> _PROBLEM DESCRIPTION_:
Reproduce, exactly and in full, only the lines below from the one containing "genus: Odocoileus" through the one containing "label granularity: sequence-level".

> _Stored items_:
:::

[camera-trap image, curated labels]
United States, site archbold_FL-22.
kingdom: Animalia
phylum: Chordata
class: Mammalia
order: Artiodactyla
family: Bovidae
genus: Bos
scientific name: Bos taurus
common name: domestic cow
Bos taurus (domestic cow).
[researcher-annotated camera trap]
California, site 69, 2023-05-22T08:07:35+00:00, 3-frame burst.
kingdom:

:::

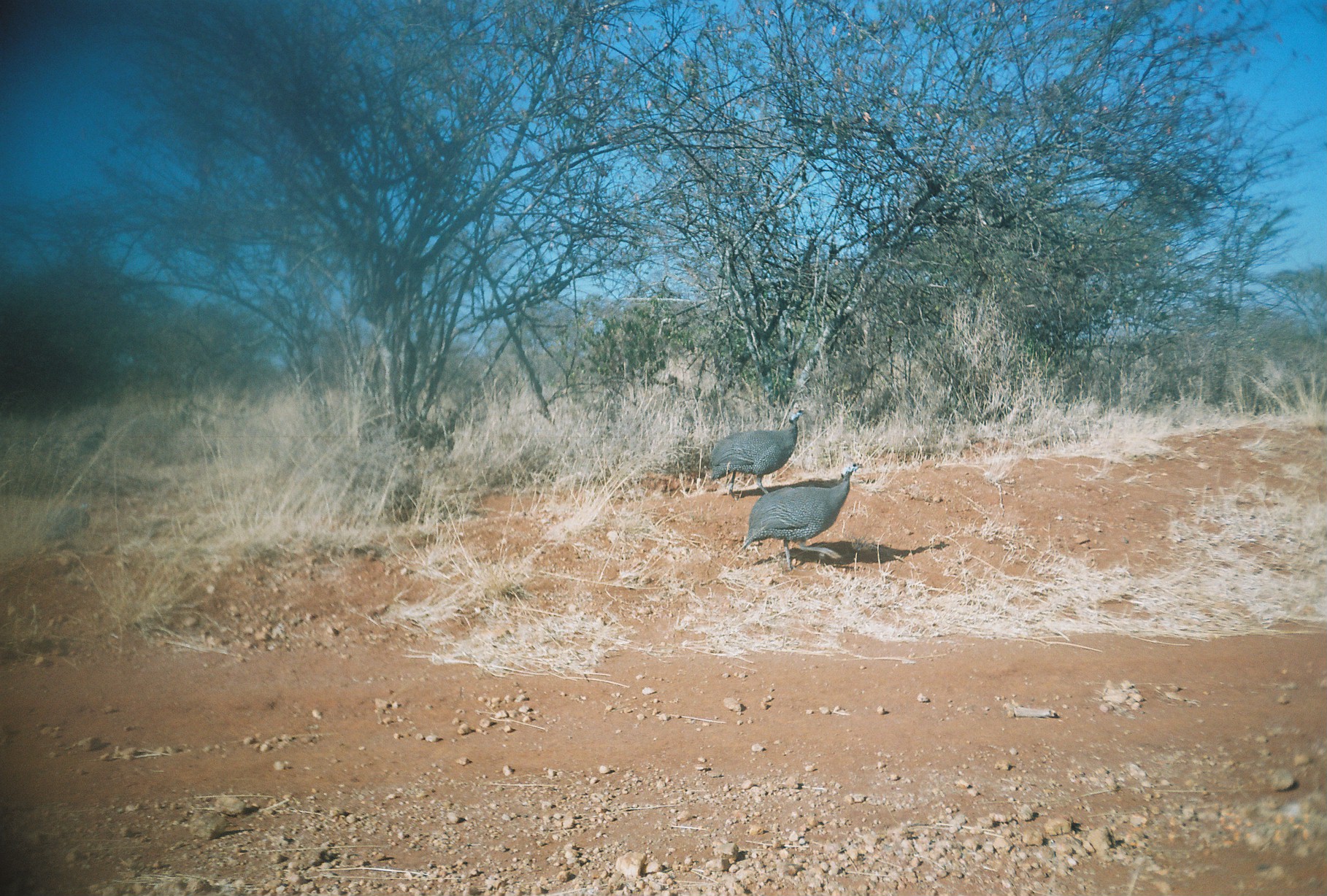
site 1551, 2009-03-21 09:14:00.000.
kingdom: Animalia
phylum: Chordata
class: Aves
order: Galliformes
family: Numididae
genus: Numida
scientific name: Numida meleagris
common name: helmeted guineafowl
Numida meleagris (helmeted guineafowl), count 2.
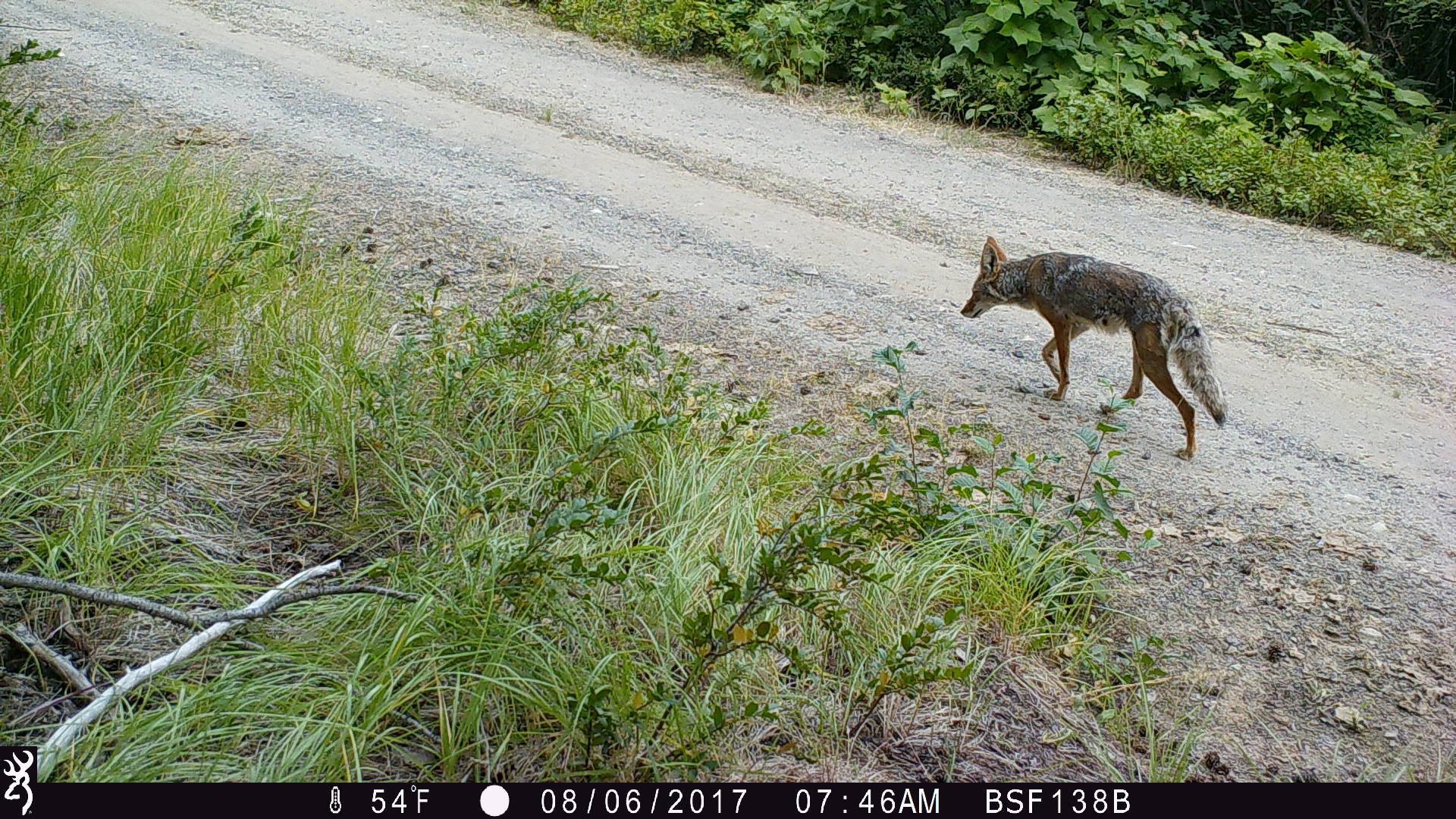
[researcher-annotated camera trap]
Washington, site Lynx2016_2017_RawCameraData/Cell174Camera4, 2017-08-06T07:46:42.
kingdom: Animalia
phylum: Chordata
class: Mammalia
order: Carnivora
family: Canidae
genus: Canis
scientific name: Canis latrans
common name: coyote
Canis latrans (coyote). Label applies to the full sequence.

:::

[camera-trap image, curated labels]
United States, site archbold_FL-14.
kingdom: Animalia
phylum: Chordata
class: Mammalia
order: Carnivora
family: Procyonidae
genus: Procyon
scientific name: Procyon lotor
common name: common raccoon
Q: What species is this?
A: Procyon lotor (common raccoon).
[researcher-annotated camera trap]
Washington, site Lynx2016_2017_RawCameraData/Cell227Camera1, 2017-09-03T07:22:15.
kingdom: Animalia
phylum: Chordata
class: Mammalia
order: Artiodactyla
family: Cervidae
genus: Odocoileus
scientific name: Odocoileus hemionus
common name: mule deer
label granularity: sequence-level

:::

> _TASK RESULT_:
genus: Odocoileus
scientific name: Odocoileus hemionus
common name: mule deer
label granularity: sequence-level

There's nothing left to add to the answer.